There were people who designed them, manufactured them, sold them and repaired them.

Then there were factories that manufactured the cassettes, CD’s or DVD’s that ran on these devices which themselves employed tens of thousands of people.

Not to mention the dozens of downstream industries like recording studios where original content was written onto the various media for distribution. The video rental industry, which employed countless people in thousands of video rental stores, was also a victim of this revolution, with names like Blockbuster being relegated to history books and internet memes.

All things considered, it will not be an exaggeration to say that these technologies provided jobs to millions of people.

The trouble is, they disappeared almost overnight. When was the last time you watched a movie on a VCR, a CD or even a DVD? When last did you even see one of these items?

We know what happened to these technologies: they were replaced by memory sticks, external hard disks and, more recently, streaming media.

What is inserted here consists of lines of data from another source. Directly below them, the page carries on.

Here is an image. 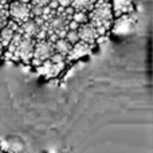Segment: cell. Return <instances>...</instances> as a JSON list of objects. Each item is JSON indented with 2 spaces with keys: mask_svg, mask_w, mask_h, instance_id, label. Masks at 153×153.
Here are the masks:
<instances>
[{
  "mask_svg": "<svg viewBox=\"0 0 153 153\" xmlns=\"http://www.w3.org/2000/svg\"><path fill=\"white\" fill-rule=\"evenodd\" d=\"M8 16L16 22L18 24H22L24 22L32 19L31 16V5L28 3H19V1H10L8 3Z\"/></svg>",
  "mask_w": 153,
  "mask_h": 153,
  "instance_id": "7a4b0ae2",
  "label": "cell"
},
{
  "mask_svg": "<svg viewBox=\"0 0 153 153\" xmlns=\"http://www.w3.org/2000/svg\"><path fill=\"white\" fill-rule=\"evenodd\" d=\"M56 1H58L59 7H62V8H67L71 5V0H56Z\"/></svg>",
  "mask_w": 153,
  "mask_h": 153,
  "instance_id": "e0dca14e",
  "label": "cell"
},
{
  "mask_svg": "<svg viewBox=\"0 0 153 153\" xmlns=\"http://www.w3.org/2000/svg\"><path fill=\"white\" fill-rule=\"evenodd\" d=\"M10 0H0V5H8Z\"/></svg>",
  "mask_w": 153,
  "mask_h": 153,
  "instance_id": "d6986e66",
  "label": "cell"
},
{
  "mask_svg": "<svg viewBox=\"0 0 153 153\" xmlns=\"http://www.w3.org/2000/svg\"><path fill=\"white\" fill-rule=\"evenodd\" d=\"M54 50H55V53H59L66 56L71 50V45L66 39H56V42L54 43Z\"/></svg>",
  "mask_w": 153,
  "mask_h": 153,
  "instance_id": "30bf717a",
  "label": "cell"
},
{
  "mask_svg": "<svg viewBox=\"0 0 153 153\" xmlns=\"http://www.w3.org/2000/svg\"><path fill=\"white\" fill-rule=\"evenodd\" d=\"M48 61H50L51 63H66V62H65V61H66V56L54 51L53 55L50 56V59H48Z\"/></svg>",
  "mask_w": 153,
  "mask_h": 153,
  "instance_id": "5bb4252c",
  "label": "cell"
},
{
  "mask_svg": "<svg viewBox=\"0 0 153 153\" xmlns=\"http://www.w3.org/2000/svg\"><path fill=\"white\" fill-rule=\"evenodd\" d=\"M65 65L66 63H51L50 61H45L40 66H38V71L47 78H53L61 74V71L65 69Z\"/></svg>",
  "mask_w": 153,
  "mask_h": 153,
  "instance_id": "8992f818",
  "label": "cell"
},
{
  "mask_svg": "<svg viewBox=\"0 0 153 153\" xmlns=\"http://www.w3.org/2000/svg\"><path fill=\"white\" fill-rule=\"evenodd\" d=\"M95 1L97 0H71L70 7L74 8V11H83V12L89 13L94 7Z\"/></svg>",
  "mask_w": 153,
  "mask_h": 153,
  "instance_id": "ba28073f",
  "label": "cell"
},
{
  "mask_svg": "<svg viewBox=\"0 0 153 153\" xmlns=\"http://www.w3.org/2000/svg\"><path fill=\"white\" fill-rule=\"evenodd\" d=\"M12 1H19V3H31V0H12Z\"/></svg>",
  "mask_w": 153,
  "mask_h": 153,
  "instance_id": "ffe728a7",
  "label": "cell"
},
{
  "mask_svg": "<svg viewBox=\"0 0 153 153\" xmlns=\"http://www.w3.org/2000/svg\"><path fill=\"white\" fill-rule=\"evenodd\" d=\"M54 51H55L54 50V43L48 42L47 39L35 40L34 51H32V59H36L39 62L48 61Z\"/></svg>",
  "mask_w": 153,
  "mask_h": 153,
  "instance_id": "3957f363",
  "label": "cell"
},
{
  "mask_svg": "<svg viewBox=\"0 0 153 153\" xmlns=\"http://www.w3.org/2000/svg\"><path fill=\"white\" fill-rule=\"evenodd\" d=\"M111 5L106 0H97L89 12V23L95 28L98 38L106 35L108 30L111 26Z\"/></svg>",
  "mask_w": 153,
  "mask_h": 153,
  "instance_id": "6da1fadb",
  "label": "cell"
},
{
  "mask_svg": "<svg viewBox=\"0 0 153 153\" xmlns=\"http://www.w3.org/2000/svg\"><path fill=\"white\" fill-rule=\"evenodd\" d=\"M3 53H4V48H3V47H1V45H0V56L3 55Z\"/></svg>",
  "mask_w": 153,
  "mask_h": 153,
  "instance_id": "44dd1931",
  "label": "cell"
},
{
  "mask_svg": "<svg viewBox=\"0 0 153 153\" xmlns=\"http://www.w3.org/2000/svg\"><path fill=\"white\" fill-rule=\"evenodd\" d=\"M42 13H43V7H40V5H31V16L32 18L42 16Z\"/></svg>",
  "mask_w": 153,
  "mask_h": 153,
  "instance_id": "9a60e30c",
  "label": "cell"
},
{
  "mask_svg": "<svg viewBox=\"0 0 153 153\" xmlns=\"http://www.w3.org/2000/svg\"><path fill=\"white\" fill-rule=\"evenodd\" d=\"M8 19V5H0V30L7 26Z\"/></svg>",
  "mask_w": 153,
  "mask_h": 153,
  "instance_id": "7c38bea8",
  "label": "cell"
},
{
  "mask_svg": "<svg viewBox=\"0 0 153 153\" xmlns=\"http://www.w3.org/2000/svg\"><path fill=\"white\" fill-rule=\"evenodd\" d=\"M47 7L50 8V10L55 11L56 8L59 7V4H58V1H56V0H51V1H50V3H48V4H47Z\"/></svg>",
  "mask_w": 153,
  "mask_h": 153,
  "instance_id": "ac0fdd59",
  "label": "cell"
},
{
  "mask_svg": "<svg viewBox=\"0 0 153 153\" xmlns=\"http://www.w3.org/2000/svg\"><path fill=\"white\" fill-rule=\"evenodd\" d=\"M65 39H66L71 46L75 45L76 42H79L78 32H76V31H67V34H66V36H65Z\"/></svg>",
  "mask_w": 153,
  "mask_h": 153,
  "instance_id": "4fadbf2b",
  "label": "cell"
},
{
  "mask_svg": "<svg viewBox=\"0 0 153 153\" xmlns=\"http://www.w3.org/2000/svg\"><path fill=\"white\" fill-rule=\"evenodd\" d=\"M13 34H15V31L13 30H11L10 27H3L1 30H0V45H1L3 48H7L8 43L11 42V39H12Z\"/></svg>",
  "mask_w": 153,
  "mask_h": 153,
  "instance_id": "9c48e42d",
  "label": "cell"
},
{
  "mask_svg": "<svg viewBox=\"0 0 153 153\" xmlns=\"http://www.w3.org/2000/svg\"><path fill=\"white\" fill-rule=\"evenodd\" d=\"M51 0H31L30 4L31 5H40V7H46V5L50 3Z\"/></svg>",
  "mask_w": 153,
  "mask_h": 153,
  "instance_id": "2e32d148",
  "label": "cell"
},
{
  "mask_svg": "<svg viewBox=\"0 0 153 153\" xmlns=\"http://www.w3.org/2000/svg\"><path fill=\"white\" fill-rule=\"evenodd\" d=\"M71 20L76 22L79 26H81V24H85V23H89V13L83 12V11H75L71 16Z\"/></svg>",
  "mask_w": 153,
  "mask_h": 153,
  "instance_id": "8fae6325",
  "label": "cell"
},
{
  "mask_svg": "<svg viewBox=\"0 0 153 153\" xmlns=\"http://www.w3.org/2000/svg\"><path fill=\"white\" fill-rule=\"evenodd\" d=\"M91 53V45H87V43L85 42H76L75 45L71 46V50H70V53L66 55V63L67 62H73V61H76V59L82 58V56L85 55H89V54Z\"/></svg>",
  "mask_w": 153,
  "mask_h": 153,
  "instance_id": "277c9868",
  "label": "cell"
},
{
  "mask_svg": "<svg viewBox=\"0 0 153 153\" xmlns=\"http://www.w3.org/2000/svg\"><path fill=\"white\" fill-rule=\"evenodd\" d=\"M76 32H78L79 40L87 43V45H93L98 38L97 31H95V28L90 23L81 24V26L78 27V30H76Z\"/></svg>",
  "mask_w": 153,
  "mask_h": 153,
  "instance_id": "5b68a950",
  "label": "cell"
},
{
  "mask_svg": "<svg viewBox=\"0 0 153 153\" xmlns=\"http://www.w3.org/2000/svg\"><path fill=\"white\" fill-rule=\"evenodd\" d=\"M38 31H39V27L35 24V22L32 20V19H30V20L22 23L20 26H19V30H18V32H20L23 36L31 38V39H35Z\"/></svg>",
  "mask_w": 153,
  "mask_h": 153,
  "instance_id": "52a82bcc",
  "label": "cell"
}]
</instances>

The question is, when these technologies went obsolete, what happened to the millions of people who worked in industries related to them? Was it all doom and gloom?

Strangely, we did not see tens of thousands of people become unemployed. Most likely, they moved onto other professions. As some technologies became obsolete, others replaced them and people simply got into those. New technologies always created new opportunities.

The result is the emergence of new fields and new careers that did not exist previously. In fact, the top-10 in-demand jobs today did not exist 10 years ago.

When we speak of the “iPhone” today, almost everyone in the world knows what it is. Yet, 12 years ago, if you said the “iPhone” to someone, they’d think you were trying to sayin “I phone…[someone]” and their question would be, “You phone who?”

Similarly, terms like “cloud computing”, “computing for green”, “advanced analytics”, and “android” did not exist a few years ago. Similarly, because it has become such a big part of our lives, most people don’t realise that Wi-Fi technology was barely standardised 10 years ago.

Yet, today dozens of people are working in those fields, which are still expanding and require more skilled people. The trouble, it seems, is not a lack of work, more likely but a lack of skilled people.

AI may be the Future, but it can’t do everything

Moreover, according to Lee, AI may be the future, but it can’t do everything; and certain professions are safe from the fourth industrial revolution, like those that involve empathy or human-to-human interaction. Professions like therapists, nurses, teachers or doctors will always remain with humans.

Lee further states that innovative and creative professions are also safe because AI generally struggles with those. This will not only include art, graphics and design in its various forms, but also engineering and scientific research.

These insights from one of the world’s leading AI experts are a much needed dose of optimism, particularly at a time when there is wide-spread apprehension about machines stealing jobs. It is a clear message that there is no basis for the concern.

Lee does warn that education will need to adapt to prepare younger generations for the new landscape.